**Problems and tasks:**
1. Please transcribe the passage on election-year media coverage, starting with "This election year, in" and going on through "calling over debate.".
2. Answer these questions from the passage on election-year media coverage.
(a) What will inundate voters with unverified information?
(b) What position does Victor Pickard hold, and at which school?
(c) What tone do front page New York Times stories now often take on?

** Passage provided follows **

This election year, in sum, look away from a focused party message, and towards more forceful online organizing. While this is not new, it will be more intense this year than during any previous year. The result will be a flood of attack ads on TV and the internet, inundating voters with unverified information, while mainstream media accentuates the horse race.
Victor Pickard, assistant professor at the Annenberg School of Communication at the University of Pennsylvania and co-author of “Will the Last Reporter Please Turn Out the Light” thinks that reduced mainstream media staffing, especially at the crucial state level, has led to more blogosphere opinionators filling in the vacuum. The result: instead of the mainstream media’s playing it down the middle to avoid alienating any major constituency, there will be an emphasis on opinion over fact, and name calling over debate.
This shift, in turn, is already altering mainstream coverage. Front page New York Times stories, once dominated by the inverted pyramid of who, what, when, where, why and how, now often take on a more analytical or anecdotal tone, he said.

** End of Passage provided **
** Record set follows **

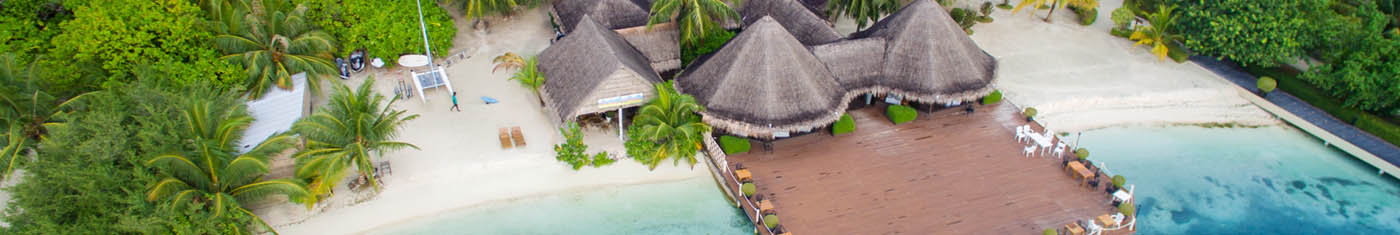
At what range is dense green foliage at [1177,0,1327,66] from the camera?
24.6 m

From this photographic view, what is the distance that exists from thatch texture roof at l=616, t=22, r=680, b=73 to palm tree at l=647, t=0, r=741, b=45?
0.51 m

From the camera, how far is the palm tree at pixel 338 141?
18672mm

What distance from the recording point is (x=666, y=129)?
20.3 m

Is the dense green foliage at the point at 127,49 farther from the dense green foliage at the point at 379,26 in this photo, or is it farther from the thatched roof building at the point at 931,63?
the thatched roof building at the point at 931,63

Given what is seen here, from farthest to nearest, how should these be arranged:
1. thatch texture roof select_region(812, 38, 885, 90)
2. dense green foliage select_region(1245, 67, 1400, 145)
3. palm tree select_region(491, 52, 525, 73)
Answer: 1. palm tree select_region(491, 52, 525, 73)
2. dense green foliage select_region(1245, 67, 1400, 145)
3. thatch texture roof select_region(812, 38, 885, 90)

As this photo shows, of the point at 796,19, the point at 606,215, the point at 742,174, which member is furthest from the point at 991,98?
the point at 606,215

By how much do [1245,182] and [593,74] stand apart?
17.2 m

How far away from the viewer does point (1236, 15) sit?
25.3 m

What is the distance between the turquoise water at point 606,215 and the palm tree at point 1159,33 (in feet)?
53.4

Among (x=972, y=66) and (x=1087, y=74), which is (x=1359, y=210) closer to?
(x=1087, y=74)

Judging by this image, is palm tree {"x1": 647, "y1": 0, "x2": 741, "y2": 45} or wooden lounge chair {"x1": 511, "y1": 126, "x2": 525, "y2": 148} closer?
wooden lounge chair {"x1": 511, "y1": 126, "x2": 525, "y2": 148}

** End of Record set **

**Your written answers:**
1.
This election year, in sum, look away from a focused party message, and towards more forceful online organizing. While this is not new, it will be more intense this year than during any previous year. The result will be a flood of attack ads on TV and the internet, inundating voters with unverified information, while mainstream media accentuates the horse race.
Victor Pickard, assistant professor at the Annenberg School of Communication at the University of Pennsylvania and co-author of “Will the Last Reporter Please Turn Out the Light” thinks that reduced mainstream media staffing, especially at the crucial state level, has led to more blogosphere opinionators filling in the vacuum. The result: instead of the mainstream media’s playing it down the middle to avoid alienating any major constituency, there will be an emphasis on opinion over fact, and name calling over debate.

2.
(a) A flood of attack ads on TV and the internet.
(b) He is an assistant professor at the Annenberg School of Communication at the University of Pennsylvania.
(c) A more analytical or anecdotal tone.